Even when I read lines with a partner. Even when I acted ridiculously happy as I read an upbeat, energetic monologue-in which I made use of the entire six-foot by six-foot chalk-marked square allowed for my character's ramblings. Even when I sat down to dinner with my mom and smiled, assuring her: 'yes, I did well on the history test today' or 'yes, I finished my math homework.'

Even then it still didn't work. My acting partner fed off my energy as we read lines of the script. The entire acting class stood and clapped when I threw my hands up in glee, my entire body on fire from exertion as the last line of my monologue rang out in the classroom's small space. My mom-she proved a bit more difficult to fool, but even she didn't press too much past my display of contentment and happiness; certainly she believed I didn't think about Dad anymore, or that his absence didn't bother me.

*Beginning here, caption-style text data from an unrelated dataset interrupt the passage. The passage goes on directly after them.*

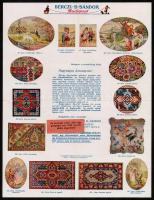 cca 1927 Budapest, Bérczi D. Sándor szőnyeg és goblein áruházának reklámlapja, 28,5x22 cm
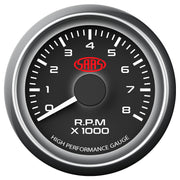 Tachometer 0-8k 52mm Black Muscle Series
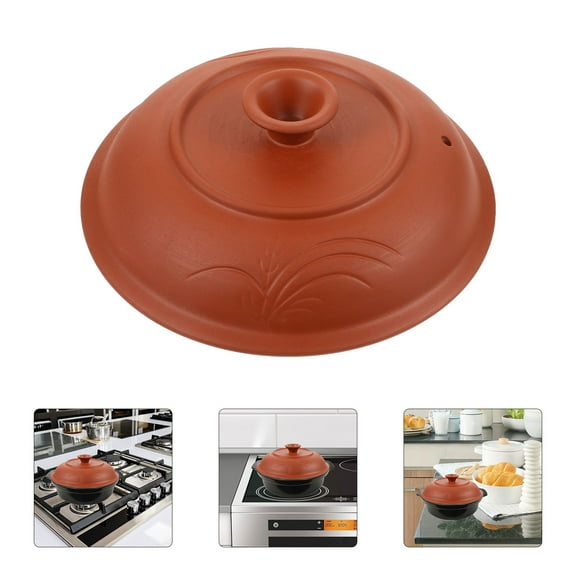 OUNONA Pot Lids Ceramic Cover Heat Retention Restaurants Cooking 1Pack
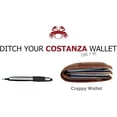 thumbnail image 6 of Front Pocket Wallet - Minimalist Wallet - Mammoth Black - Leather - Carry Cards, , Phone,  - Lobster Claw  Included- Ultra Thin 4"x2", 6 of 6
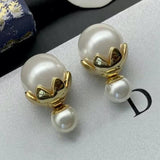 Golden Pearl Earrings - Women's Fashion Jewelry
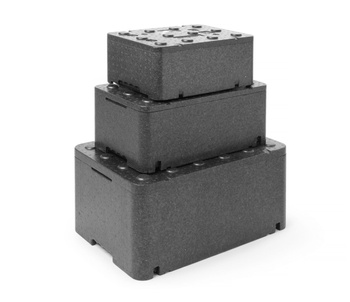 Hőszigetelt piocelán tartály, 12,94 l, 40x30x17,3 cm | HENDI 707579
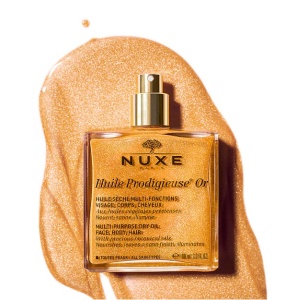 Nuxe Huile Prodigieuse Or - Ulei uscat cu particule stralucitoare pentru fata, corp si par - 50ml - Img 2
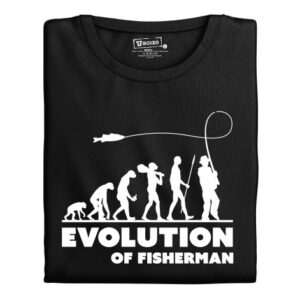 Pánské tričko s potiskem "Evolution of Fisherman"
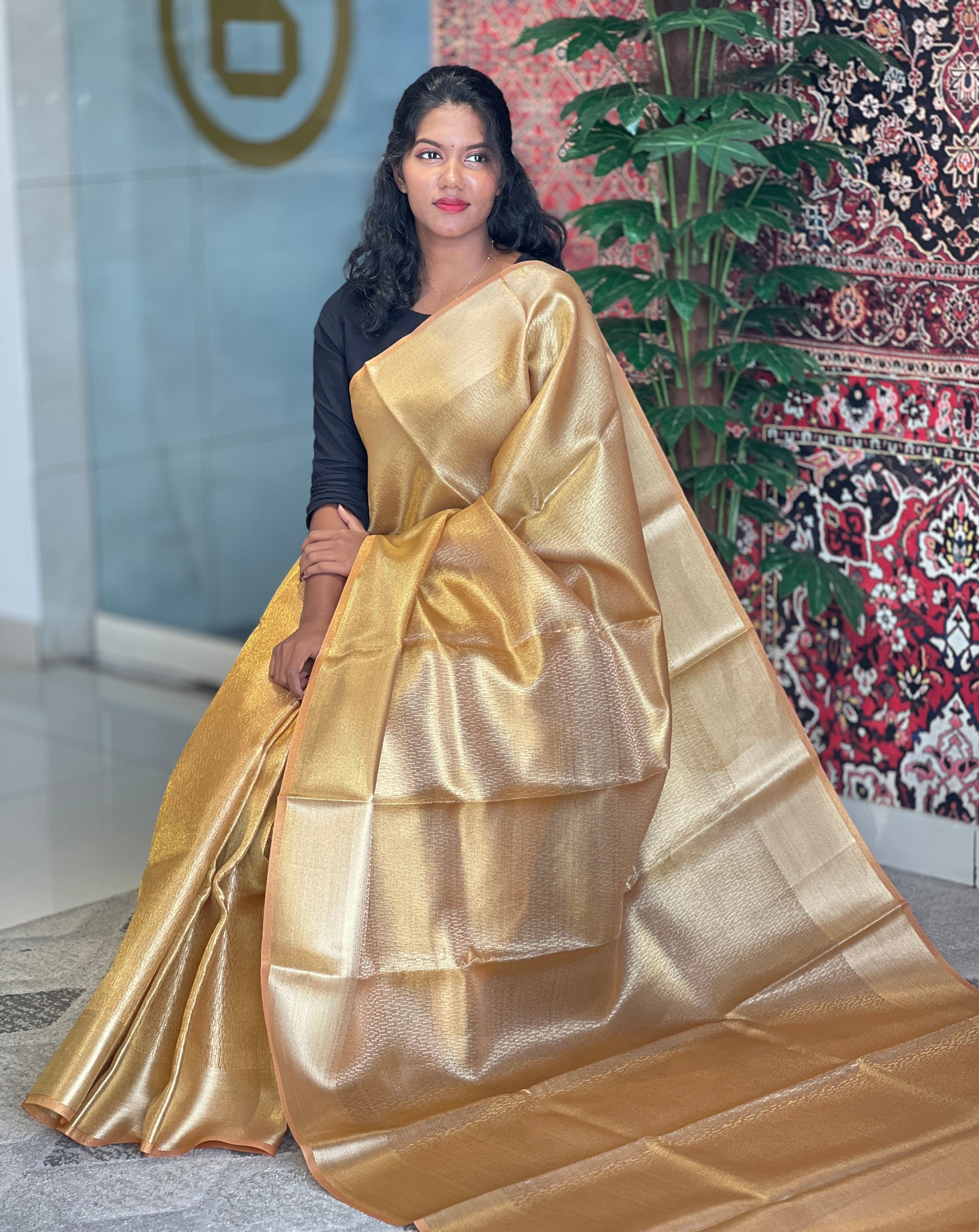 Zari Woven Double Shaded Tissue Organza Saree | KSS104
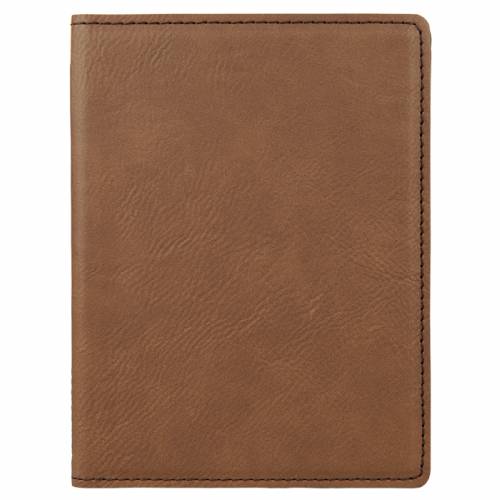 Dark Brown Leatherette Passport Holder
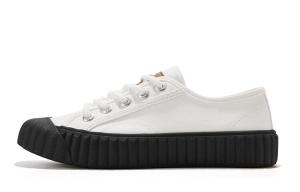 Кеды унисекс с низким верхом черного/белого цвета Feiyue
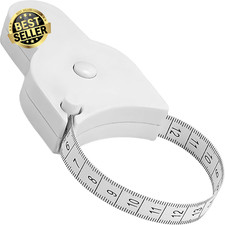 Body Tape Measure 60" Self-Tightening Ruler for Tailor, Fitness, Health Tracking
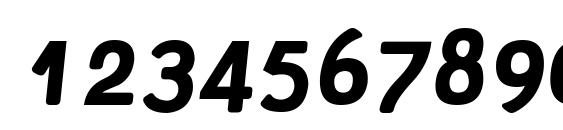 Tellural Bold Italic Font, Number Fonts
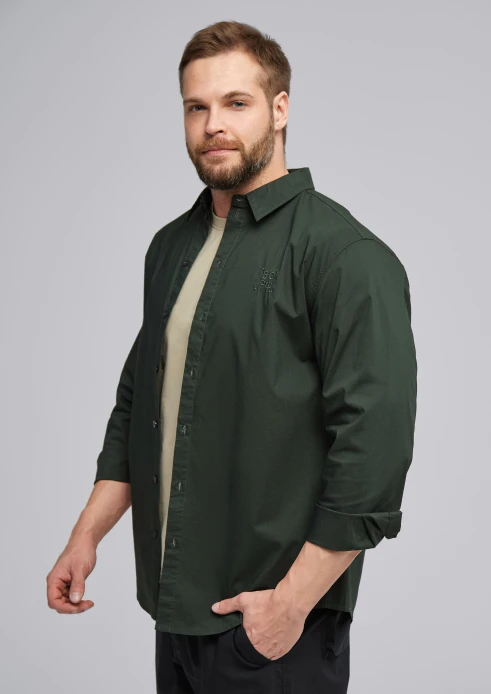 Купить рубашка легкая мужская «вс рф» хаки в интернет-магазине ArmRus по выгодной цене. - изображение 7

I still failed as an actress though, because no matter how much I could convince my audience I was fine, I still knew a deep hole resided inside of me where his presence should have been. I just didn't understand. All the tabloids showed a strong man with light gray eyes and a winning smile, with loose blonde locks that framed his rugged face perfectly. Those eyes held no sign of sorrow as the paparazzi's pictures captured him going about his daily monotonous tasks; tasks that only seemed exciting because of his status. I often chuckled when pictures marveled over him buying coffee at his local star bucks or shopping at a discount store.

It seemed somewhere along the line he convinced himself my absence in his life didn't matter, and now I needed to do the same.

I mean, he obviously managed quite well without me, right?